→ Activity
In the listing below, how many lines hold "times"? Give the number only.

→ Records shown
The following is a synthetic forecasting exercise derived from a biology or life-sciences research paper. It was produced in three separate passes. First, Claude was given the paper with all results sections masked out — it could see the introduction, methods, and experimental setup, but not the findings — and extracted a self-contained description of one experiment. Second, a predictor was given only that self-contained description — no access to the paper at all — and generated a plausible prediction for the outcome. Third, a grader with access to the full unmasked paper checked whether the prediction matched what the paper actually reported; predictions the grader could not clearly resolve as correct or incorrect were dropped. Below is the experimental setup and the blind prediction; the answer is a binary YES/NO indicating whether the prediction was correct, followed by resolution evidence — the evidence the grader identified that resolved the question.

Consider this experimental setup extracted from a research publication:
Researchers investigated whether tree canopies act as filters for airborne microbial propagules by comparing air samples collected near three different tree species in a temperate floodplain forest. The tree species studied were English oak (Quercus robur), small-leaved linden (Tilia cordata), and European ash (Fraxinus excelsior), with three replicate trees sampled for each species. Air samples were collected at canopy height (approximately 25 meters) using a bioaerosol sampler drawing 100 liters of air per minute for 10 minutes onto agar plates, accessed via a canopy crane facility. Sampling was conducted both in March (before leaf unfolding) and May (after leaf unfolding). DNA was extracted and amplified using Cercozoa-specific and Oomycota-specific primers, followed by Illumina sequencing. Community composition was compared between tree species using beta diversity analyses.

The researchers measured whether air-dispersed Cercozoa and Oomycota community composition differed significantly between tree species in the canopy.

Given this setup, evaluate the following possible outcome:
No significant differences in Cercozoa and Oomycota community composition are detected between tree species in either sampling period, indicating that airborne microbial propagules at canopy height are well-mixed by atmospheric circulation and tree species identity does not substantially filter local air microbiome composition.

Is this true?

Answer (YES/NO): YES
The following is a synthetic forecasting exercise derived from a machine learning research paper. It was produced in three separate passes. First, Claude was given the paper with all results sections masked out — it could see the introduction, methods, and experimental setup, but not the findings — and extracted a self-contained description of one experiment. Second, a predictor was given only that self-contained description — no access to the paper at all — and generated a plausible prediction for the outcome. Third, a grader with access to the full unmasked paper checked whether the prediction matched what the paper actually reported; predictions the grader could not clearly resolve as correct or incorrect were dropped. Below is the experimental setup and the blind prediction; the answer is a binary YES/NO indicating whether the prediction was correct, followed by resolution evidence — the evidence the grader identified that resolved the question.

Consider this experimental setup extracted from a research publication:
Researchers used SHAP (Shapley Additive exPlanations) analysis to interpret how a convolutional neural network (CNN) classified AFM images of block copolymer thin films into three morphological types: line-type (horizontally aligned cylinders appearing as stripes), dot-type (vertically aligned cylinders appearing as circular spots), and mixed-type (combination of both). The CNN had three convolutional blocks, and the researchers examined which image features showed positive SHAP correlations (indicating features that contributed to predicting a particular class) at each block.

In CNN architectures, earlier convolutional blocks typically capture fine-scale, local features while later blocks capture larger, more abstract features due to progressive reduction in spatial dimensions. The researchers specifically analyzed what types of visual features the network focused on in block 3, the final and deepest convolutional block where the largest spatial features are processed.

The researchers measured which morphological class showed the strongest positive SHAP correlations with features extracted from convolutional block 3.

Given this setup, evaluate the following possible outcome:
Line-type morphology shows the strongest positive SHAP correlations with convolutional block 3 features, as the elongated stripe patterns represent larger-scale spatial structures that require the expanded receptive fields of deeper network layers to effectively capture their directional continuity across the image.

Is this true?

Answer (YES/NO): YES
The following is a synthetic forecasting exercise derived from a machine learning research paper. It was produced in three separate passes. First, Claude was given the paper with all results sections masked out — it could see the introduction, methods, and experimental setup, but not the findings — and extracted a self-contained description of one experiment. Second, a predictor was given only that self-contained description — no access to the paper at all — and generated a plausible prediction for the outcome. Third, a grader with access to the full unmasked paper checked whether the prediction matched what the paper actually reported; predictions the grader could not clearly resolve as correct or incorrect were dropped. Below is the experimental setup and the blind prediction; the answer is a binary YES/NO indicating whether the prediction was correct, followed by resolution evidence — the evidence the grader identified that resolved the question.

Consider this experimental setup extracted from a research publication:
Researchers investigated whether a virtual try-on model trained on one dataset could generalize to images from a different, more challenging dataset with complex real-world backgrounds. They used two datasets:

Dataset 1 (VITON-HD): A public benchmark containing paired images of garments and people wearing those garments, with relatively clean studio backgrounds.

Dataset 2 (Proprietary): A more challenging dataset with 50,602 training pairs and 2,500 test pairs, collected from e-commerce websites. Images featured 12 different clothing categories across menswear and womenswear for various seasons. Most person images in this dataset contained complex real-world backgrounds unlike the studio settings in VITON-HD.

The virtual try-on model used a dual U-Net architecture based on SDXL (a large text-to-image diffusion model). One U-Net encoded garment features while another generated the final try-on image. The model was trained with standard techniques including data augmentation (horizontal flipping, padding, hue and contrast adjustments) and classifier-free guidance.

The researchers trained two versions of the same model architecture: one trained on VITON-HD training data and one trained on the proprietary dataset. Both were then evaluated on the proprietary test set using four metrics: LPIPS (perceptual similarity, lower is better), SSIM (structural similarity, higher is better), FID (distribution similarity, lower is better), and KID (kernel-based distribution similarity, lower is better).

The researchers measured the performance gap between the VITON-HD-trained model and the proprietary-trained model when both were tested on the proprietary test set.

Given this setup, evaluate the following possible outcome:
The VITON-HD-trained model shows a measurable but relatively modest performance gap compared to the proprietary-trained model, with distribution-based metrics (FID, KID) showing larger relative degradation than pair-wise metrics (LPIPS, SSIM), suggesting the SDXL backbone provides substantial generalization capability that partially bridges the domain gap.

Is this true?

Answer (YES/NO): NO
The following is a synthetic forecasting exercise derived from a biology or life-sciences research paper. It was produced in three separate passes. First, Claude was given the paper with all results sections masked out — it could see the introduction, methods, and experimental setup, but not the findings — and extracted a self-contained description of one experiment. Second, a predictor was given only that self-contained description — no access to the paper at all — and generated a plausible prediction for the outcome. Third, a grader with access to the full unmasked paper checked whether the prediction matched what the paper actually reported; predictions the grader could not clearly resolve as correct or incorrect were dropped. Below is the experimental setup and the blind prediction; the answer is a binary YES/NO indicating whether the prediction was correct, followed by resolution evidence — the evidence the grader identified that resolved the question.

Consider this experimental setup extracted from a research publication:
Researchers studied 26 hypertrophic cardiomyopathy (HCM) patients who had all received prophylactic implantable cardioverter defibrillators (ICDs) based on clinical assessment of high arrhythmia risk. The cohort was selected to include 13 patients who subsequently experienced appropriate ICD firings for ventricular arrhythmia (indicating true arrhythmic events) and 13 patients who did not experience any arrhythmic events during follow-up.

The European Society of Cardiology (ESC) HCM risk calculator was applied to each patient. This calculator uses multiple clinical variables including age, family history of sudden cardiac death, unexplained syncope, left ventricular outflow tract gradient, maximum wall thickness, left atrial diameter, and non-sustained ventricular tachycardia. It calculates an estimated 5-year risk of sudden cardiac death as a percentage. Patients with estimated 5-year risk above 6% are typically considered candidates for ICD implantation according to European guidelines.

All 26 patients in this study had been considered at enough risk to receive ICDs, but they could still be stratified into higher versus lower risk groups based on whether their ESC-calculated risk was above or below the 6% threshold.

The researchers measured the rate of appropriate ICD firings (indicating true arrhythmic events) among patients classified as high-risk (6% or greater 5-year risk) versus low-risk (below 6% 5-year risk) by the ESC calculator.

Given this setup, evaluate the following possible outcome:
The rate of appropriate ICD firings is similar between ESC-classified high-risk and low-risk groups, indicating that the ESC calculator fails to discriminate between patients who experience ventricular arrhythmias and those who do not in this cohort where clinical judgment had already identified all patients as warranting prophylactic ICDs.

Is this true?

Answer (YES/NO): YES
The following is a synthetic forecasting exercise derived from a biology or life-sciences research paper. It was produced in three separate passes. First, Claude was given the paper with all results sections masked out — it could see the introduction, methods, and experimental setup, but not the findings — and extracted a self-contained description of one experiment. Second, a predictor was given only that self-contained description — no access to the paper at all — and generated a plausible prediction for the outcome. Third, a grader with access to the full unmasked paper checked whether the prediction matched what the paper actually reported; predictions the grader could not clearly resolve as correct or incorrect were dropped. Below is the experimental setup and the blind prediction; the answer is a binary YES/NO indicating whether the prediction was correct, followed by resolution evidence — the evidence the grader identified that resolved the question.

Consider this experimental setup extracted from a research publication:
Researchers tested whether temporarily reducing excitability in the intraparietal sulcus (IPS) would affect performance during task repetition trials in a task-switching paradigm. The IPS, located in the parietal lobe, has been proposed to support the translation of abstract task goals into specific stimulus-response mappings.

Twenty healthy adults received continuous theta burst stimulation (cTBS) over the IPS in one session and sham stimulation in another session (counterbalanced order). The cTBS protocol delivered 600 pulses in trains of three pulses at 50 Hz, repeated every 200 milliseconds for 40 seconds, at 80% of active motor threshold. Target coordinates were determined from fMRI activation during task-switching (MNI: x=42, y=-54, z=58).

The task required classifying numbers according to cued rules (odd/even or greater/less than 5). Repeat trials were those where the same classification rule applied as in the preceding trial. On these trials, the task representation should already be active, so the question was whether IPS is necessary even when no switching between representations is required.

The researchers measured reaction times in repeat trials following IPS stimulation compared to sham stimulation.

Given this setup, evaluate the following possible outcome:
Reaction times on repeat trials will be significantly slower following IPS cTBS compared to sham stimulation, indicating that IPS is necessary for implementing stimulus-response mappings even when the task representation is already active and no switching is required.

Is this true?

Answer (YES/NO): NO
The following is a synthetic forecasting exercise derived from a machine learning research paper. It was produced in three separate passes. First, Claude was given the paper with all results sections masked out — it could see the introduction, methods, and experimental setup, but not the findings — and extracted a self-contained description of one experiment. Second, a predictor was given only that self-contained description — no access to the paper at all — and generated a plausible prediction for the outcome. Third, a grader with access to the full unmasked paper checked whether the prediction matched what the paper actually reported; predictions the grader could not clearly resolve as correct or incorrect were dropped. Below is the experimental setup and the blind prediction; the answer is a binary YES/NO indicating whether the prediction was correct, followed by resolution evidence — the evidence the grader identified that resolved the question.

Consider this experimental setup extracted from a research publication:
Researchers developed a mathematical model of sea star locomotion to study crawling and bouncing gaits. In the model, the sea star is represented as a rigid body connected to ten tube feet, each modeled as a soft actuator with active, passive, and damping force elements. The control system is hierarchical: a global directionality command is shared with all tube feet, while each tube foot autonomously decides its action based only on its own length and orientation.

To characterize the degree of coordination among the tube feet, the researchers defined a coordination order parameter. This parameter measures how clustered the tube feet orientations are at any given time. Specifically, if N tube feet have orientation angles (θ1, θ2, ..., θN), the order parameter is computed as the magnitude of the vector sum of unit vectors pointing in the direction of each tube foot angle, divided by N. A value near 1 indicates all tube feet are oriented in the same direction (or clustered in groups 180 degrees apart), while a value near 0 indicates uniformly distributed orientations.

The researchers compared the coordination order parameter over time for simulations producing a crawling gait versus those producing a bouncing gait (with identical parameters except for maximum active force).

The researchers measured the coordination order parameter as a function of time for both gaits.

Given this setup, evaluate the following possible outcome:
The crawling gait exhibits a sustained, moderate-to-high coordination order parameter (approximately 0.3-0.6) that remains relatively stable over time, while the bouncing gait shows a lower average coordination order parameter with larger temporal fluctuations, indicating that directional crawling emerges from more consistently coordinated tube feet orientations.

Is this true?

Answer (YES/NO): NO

→ Exercise solution
2